A tool that allows users to view, track, and analyze multiple data points at once. A dashboard is centered around data visualizations, including charts, graphs, and maps.
- Data Quality
The quality of a particular dataset may be defined by measures of it’s accuracy, completeness, reproducibility, lineage, and recency.
For instance, a ‘poor’ dataset may be better defined by noting that it is inaccurate, missing values, cannot be reproduced/collected again by the same methods, cannot explain where it came from/who produced it, and is many months or years old and therefore not necessarily representative of the current reality.
The poorer the dataset, the less likely it is to be a useful dataset for analysis, adjudication, policymaking, etc.
- Data Resource
This refers to the actual data, usually provided as a file (csv, xls, xlsx, dat, zip, tar, pdf, etc.) but may also be a URL that provides access to the data. CSV is one of the most widely used data file formats and can be opened and edited by almost any simple text editor as well as Microsoft Excel, Apple Numbers, or Google Spreadsheets.

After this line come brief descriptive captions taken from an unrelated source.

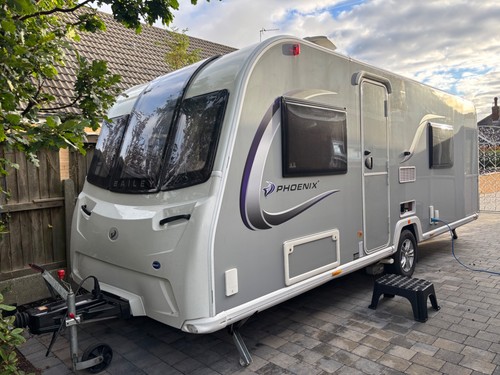 Bailey phoenix 642 - bailey, /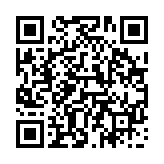 일간일정 페이지 바로가기 주소(https://www.jangseong.go.kr/q/ezYxMzR8fHxkYXRlPTIwMjktMDItMDV9&e=M&s=3), QRCODE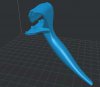taipan test2.jpg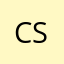 Chemical Engineering student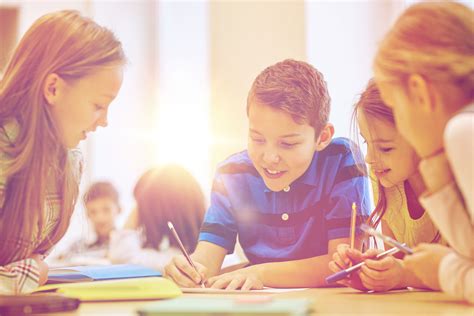 葡萄牙語初級(jí)教班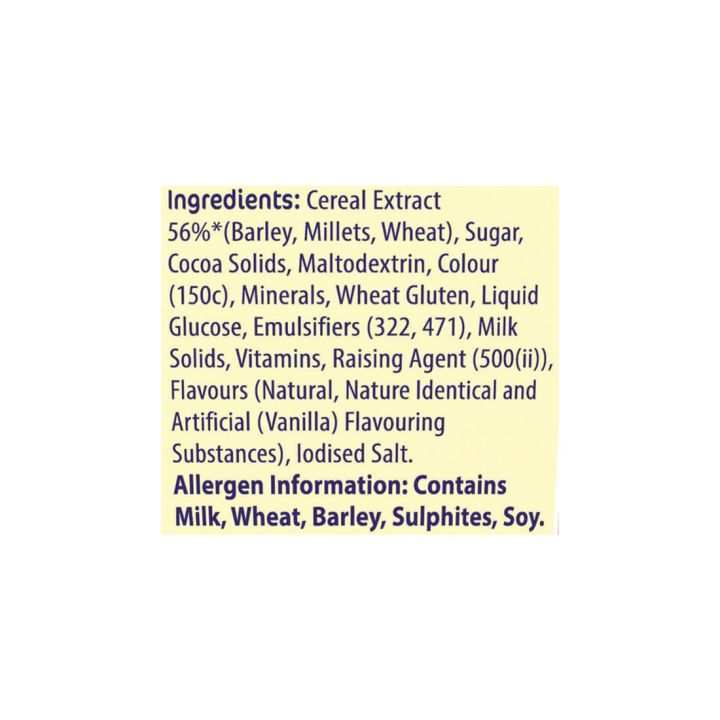 Bournvita%20Nutrition%20Drink,%20500gm%20Jar%20-%20Image%206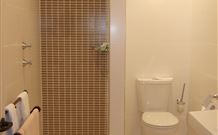 The Playhouse Hotel - Barraba - Accommodation Redcliffe 3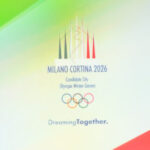 Assegnate all’Italia le Olimpiadi del 2026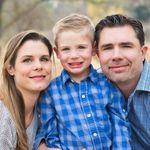 Aaron Seabaugh - @aaronseabaugh - Instagram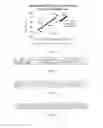 Fig. 06 - Staged pressure swing adsorption for simultaneous power plant emission control and enhanced hydrocarbon recovery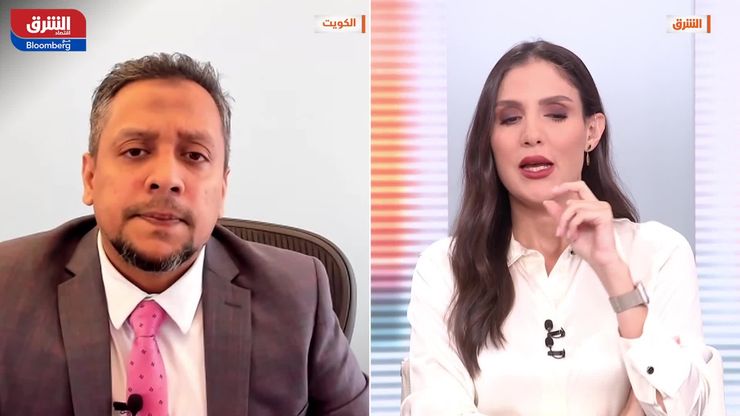 الذهب يرتفع والنفط يتراجع.. والدولار تحت الضغط
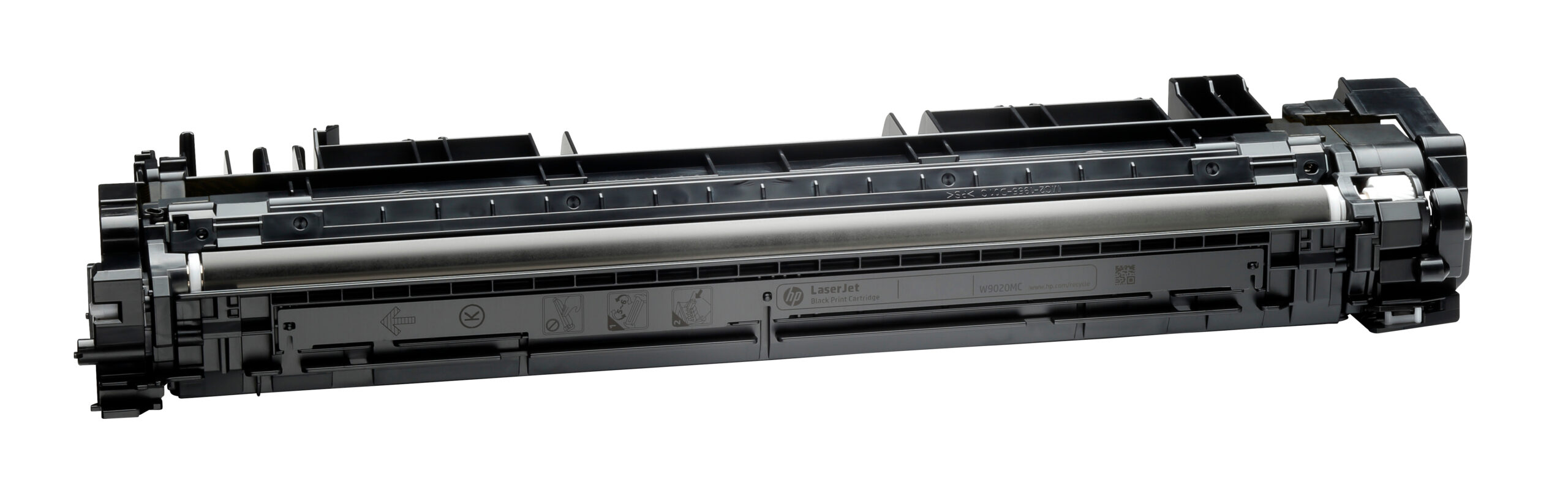 HP W2000A/658A Toner black, 7.000 pages ISO/IEC 19752 for HP M 751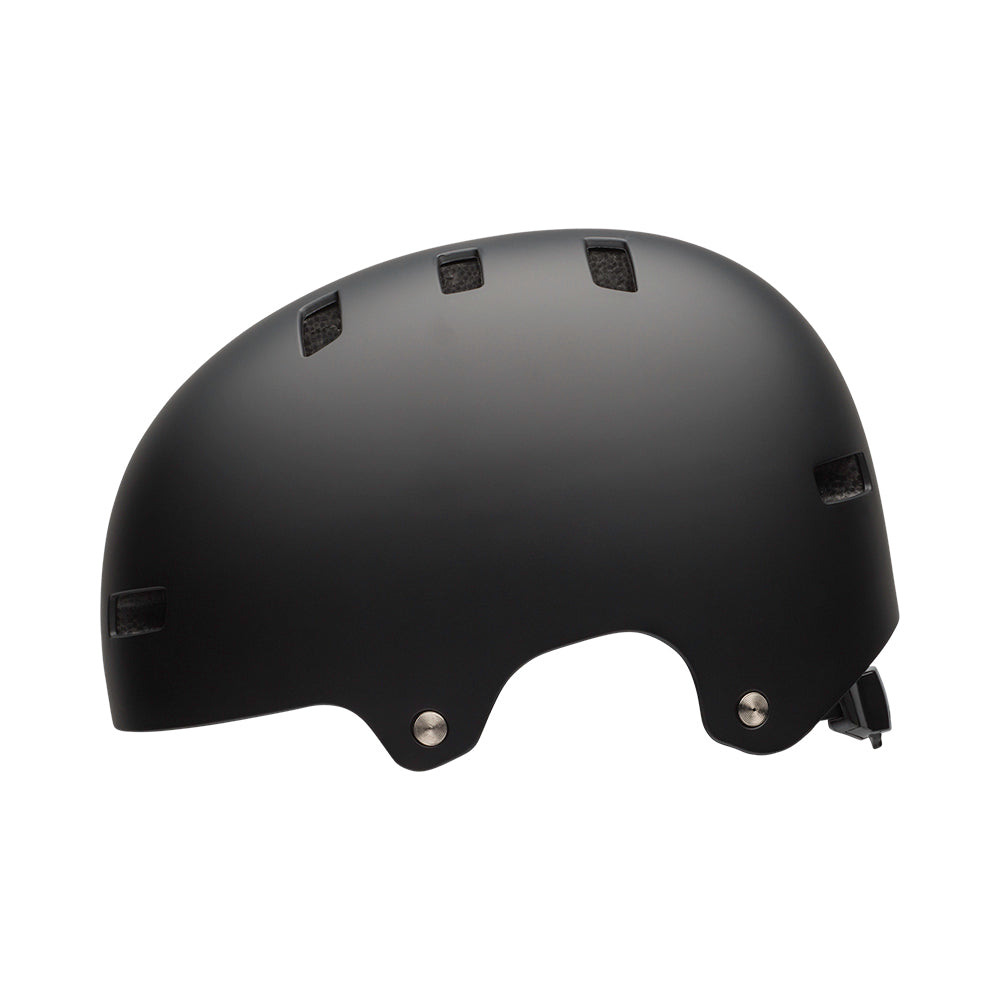 Bell Local - Papanui Cycles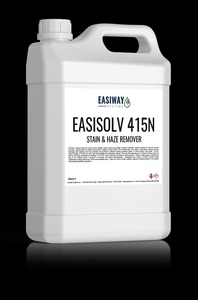 EASIWAY EASISOLV 415N STAIN/HAZE REMOVER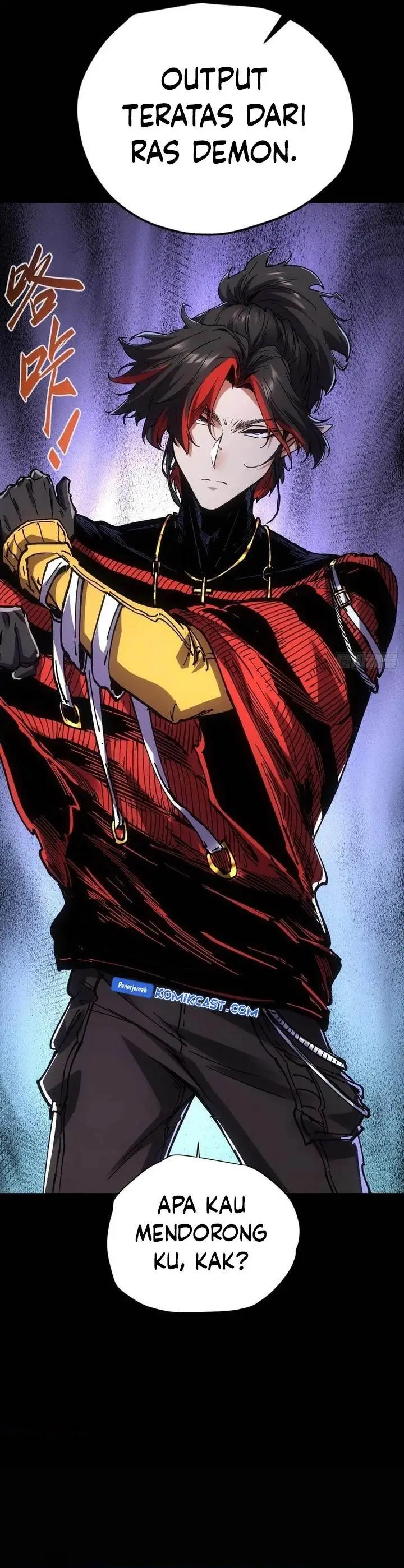 image-komik-if-i-dont-die-soon-i-will-rule-the-demon-chapter-46-16/17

A dataset is an identifiable collection of structured data objects unified by some criteria (authorship, subject, scope, spatial or temporal extent…) this unifiying criteria is called metadata. In DKAN, the term dataset refers to the metadata plus the data resource(s). A dataset can have multiple data resources and these are listed under the metadata property called distribution.
A datastore is the data resource stored in a database. DKAN will import data from a UTF-8 encoded csv file into a database table and provide an API endpoint from which other applications can run queries on that data.
Within a dataset, distribution is used to aggregate the metadata specific to a dataset’s data resource. Each distribution should contain one accessURL or downloadURL. A downloadURL should always be accompanied by mediaType (file format).
This is the migration of datasets from one data portal into another. It can also be used to manage a group of datasets from a single JSON file.
- Harvest Plan
The harvest plan is the configuration used to import data into your catalog. The structure of a DKAN harvest plan can be found here.
Metadata is structured information that describes, explains, locates, or otherwise makes it easier to retrieve, use, or manage an information resource (NISO 2004, ISBN: 1-880124-62-9).
The challenge is to define and name standard metadata fields so that a data consumer has sufficient information to find, process and understand the described data. The more information that can be conveyed in a standardized regular format, the more valuable data becomes. Metadata can range from basic to advanced, from allowing one to discover the mere fact that a certain data asset exists and is about a general subject all the way to providing detailed information documenting the structure, processing history, quality, relationships, and other properties of a dataset.
Making metadata machine readable greatly increases its utility, but requires more detailed standardization, defining not only field names, but also how information is encoded in the metadata fields.
- Moderation State
Datasets will have a publishing status (published or unpublished).
Datasets will also have a moderation state, DKAN provides the following moderation states to facilitate an editorial workflow for the content of your catalog.
Draft: Status is unpublished. This moderation state means the content is only visible to authenticated users with permission to view/edit unpublished content.
Published: Status is published. This moderation state means the content is publicly available, no authentication required to view.
Published (hidden): Status is published. This moderation state means the content is publicly available, but will not be indexed, meaning it will not be discoverable through the Dataset Search page. This ‘hidden’ state keeps the API endpoints public but the user must know the ID, and the dataset page is only visible if you know the URL.
Archived: Status is unpublished. This state is useful if you have published a dataset, but would like to remove it from public access but not delete it entirely.
Orphaned: Status is unpublished. This state is only available to the harvest workflow. If you are harvesting datasets from another catalog and a dataset is removed from the source catalog, the local copy will be deleted and it’s referenced distribution, keyword, and category nodes will be set to the ‘orphaned’ state if not used by other datasets.
Schema refers to the structure of data as a blueprint for how a database or data object is constructed. The schema describes each column (or field) that will be encountered within the record, defining the column name, data type, and description.